Mitchell Trubisky Rumors: Latest on Bears Free Agent Before Free Agency Opens

Erik Beaston@@ErikBeastonFeatured ColumnistMarch 15, 2021

Chicago Bears' Mitchell Trubisky warms up before an NFL football game against the Green Bay Packers Sunday, Jan. 3, 2021, in Chicago. (AP Photo/Nam Y. Huh)
Nam Y. Huh/Associated Press

Quarterback Mitchell Trubisky was the No. 2 overall pick in the 2017 draft, a spot usually reserved for surefire things at the position.

However, the 26-year-old's run in Chicago began with media scrutiny over the selection and appears to have ended with a whimper after sharing starting duties with Nick Foles in the 2020 season, with the critics seemingly being proved right about the gamble taken by the Bears front office four years ago.

Trubisky has an opportunity to move on and rewrite his story, but which team is a potential landing spot for the North Carolina product? And is a return to Chicago completely out of the question?


4-and-Out in Chi-Town...or Not

Trubisky never threw for more than 24 touchdowns in any of his four years in Chicago or less than seven interceptions in a season. 

He also never played a full 16-game season for the Bears. And he never will, according to ESPN's Dan Graziano and Jeremy Fowler.

"The plan is to move on from Mitchell Trubisky—we're told the door is open slightly but a source said the ship has sailed for both parties," they noted. "The source sounded happy for Trubisky to get out of Chicago after all the heat he took."

B/R Gridiron @brgridiron

Bears are planning to allow Mitch Trubisky to leave and address their QB concerns via free agency or trade, per @JFowlerESPN, @DanGrazianoESPN https://t.co/pMs2NuUWbP

However, Mike Florio of ProFootballTalk refuted that report.

"Contrary to an ESPN report that the Bears plan to let Trubisky leave via free agency, a source with direct knowledge of the situation tells PFT that a Trubisky return has not been ruled out," he wrote. "Likewise, Trubisky has not been informed that the Bears won’t attempt to bring him back."
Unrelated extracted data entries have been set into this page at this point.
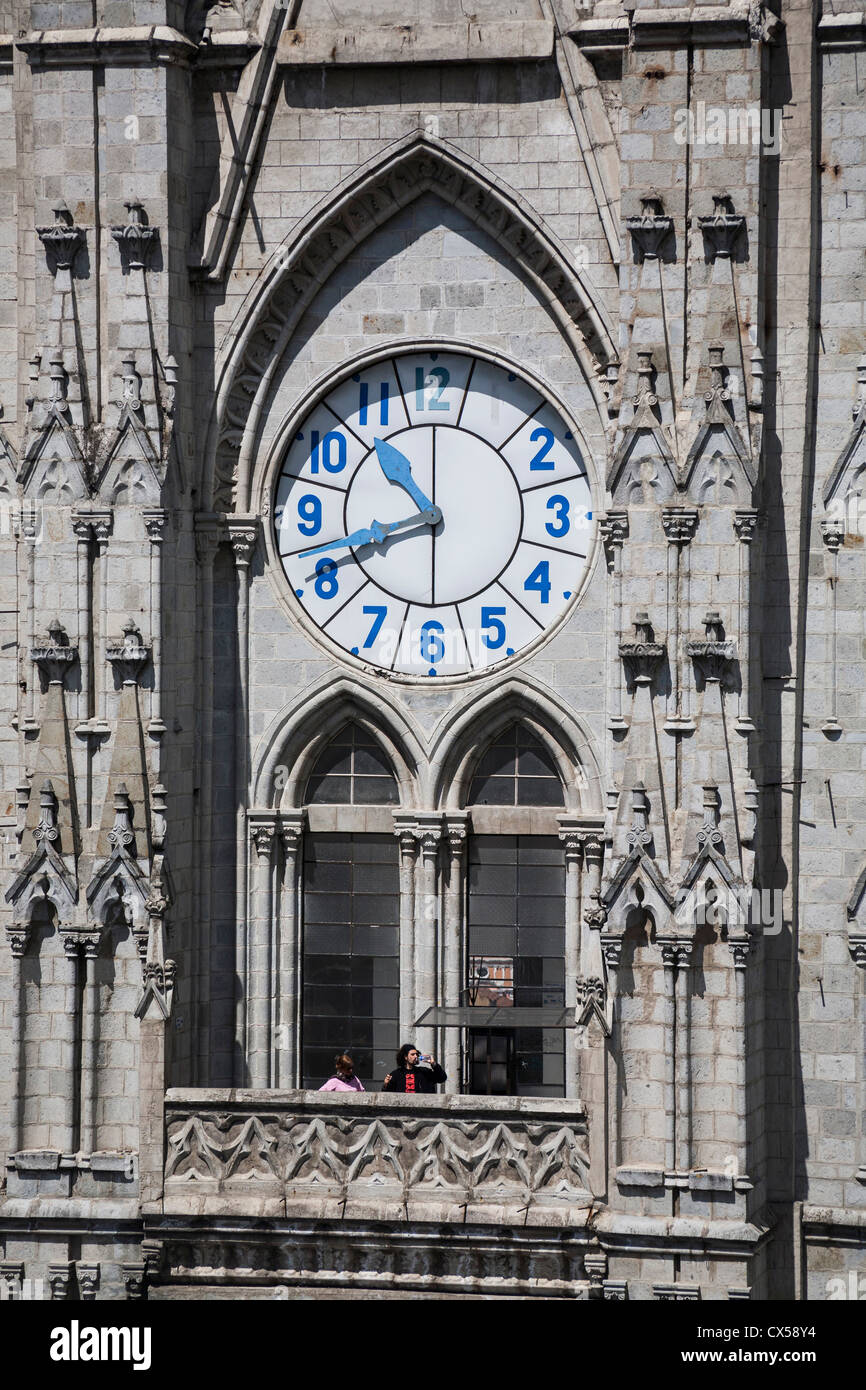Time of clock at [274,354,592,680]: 10:41
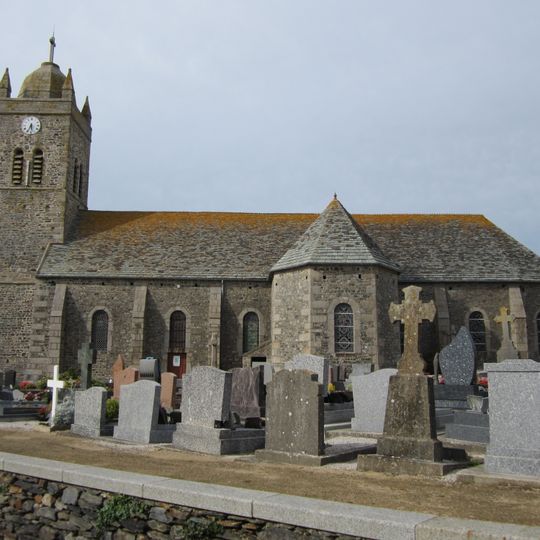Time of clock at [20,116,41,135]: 5:34
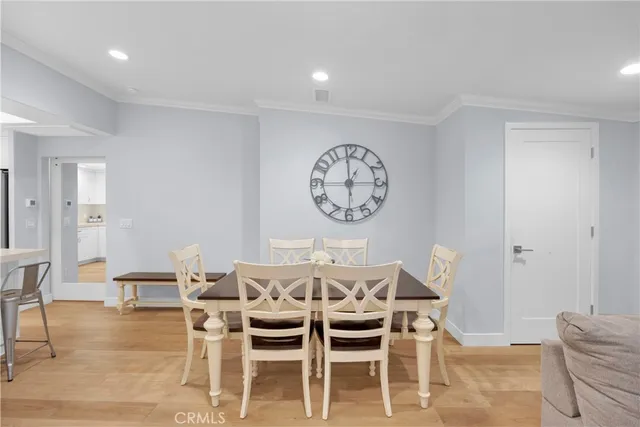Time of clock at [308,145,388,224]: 1:14
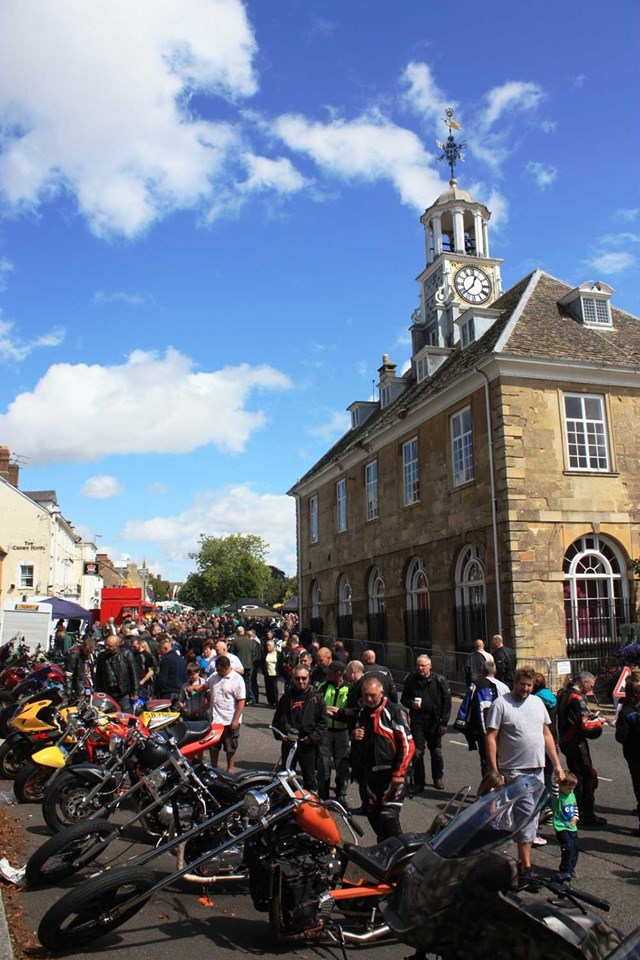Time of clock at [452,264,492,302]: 12:38
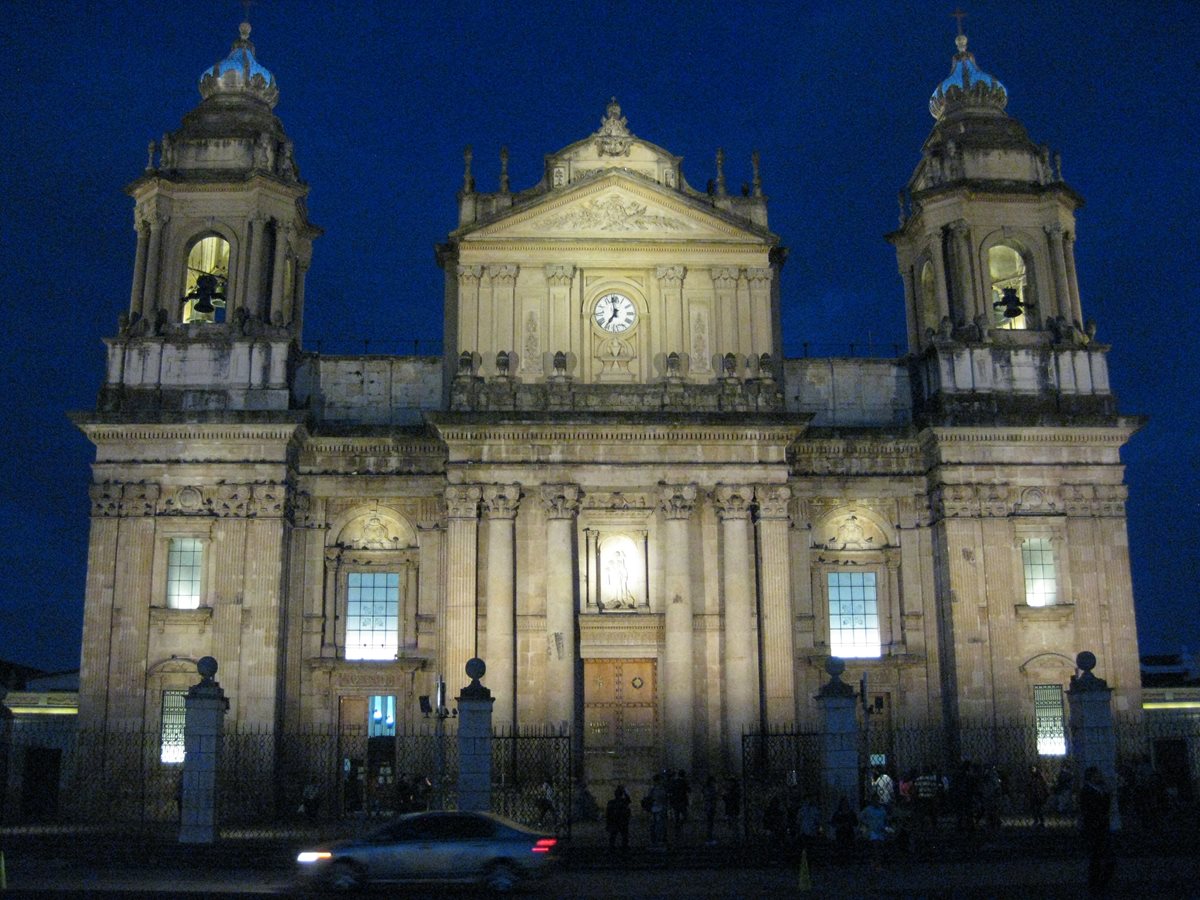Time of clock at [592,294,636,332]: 6:58
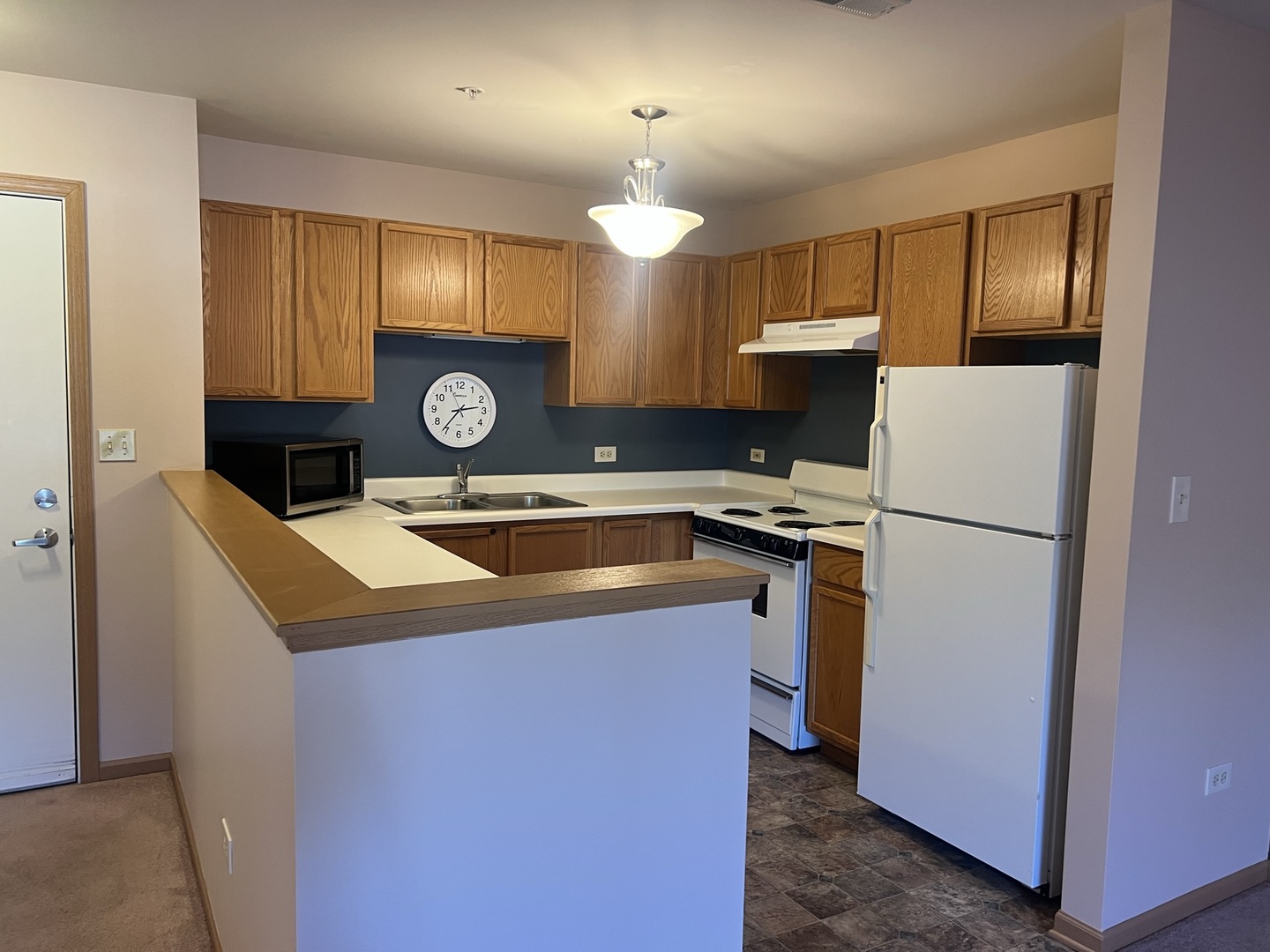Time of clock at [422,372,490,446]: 2:36
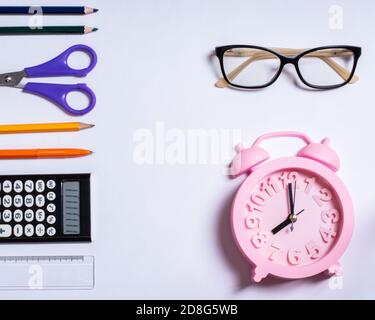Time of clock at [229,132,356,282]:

The dueling reports reflect the fluidity of the situation. It is as if the Bears are waiting to see if other pieces fall into place before committing to bringing Trubisky back, with the the one-time No. 2 overall pick becoming a No. 3 or 4 option.

If the Bears don't want him, there may be one team further west willing to bring him in to compete with their current starter.



Graziano and Fowler suggested in the same report, "Trubisky could apply his own heat—perhaps in Denver as competition for Drew Lock."

After a 2019 rookie campaign that saw him complete 64.1 percent of his passes in a five-game sample, Lock regressed in 2020, with his completion percentage dipping to 57.3 while throwing for just 16 touchdowns and having 15 interceptions.

Those numbers, plus questionable decision-making that led to a one-game ineligibility due to failure to adhere to COVID-19 protocols, have left Denver looking for competition for Lock.

Trubisky threw the same number of touchdowns with half the interceptions and at least looked like a quarterback with poise. That wasn't always the case for Lock, who forced things more than he should have and did not play up to the potential he flashed a year earlier.

With a strong running game (fifth in the league with 1,918 yards) powered by Melvin Gordon with Phillip Lindsay supporting him, and rookie wideout Jerry Jeudy exploding onto the scene, the pieces are there for Trubisky to flourish in a way he never did in Chicago.

Less media scrutiny wouldn't hurt, either.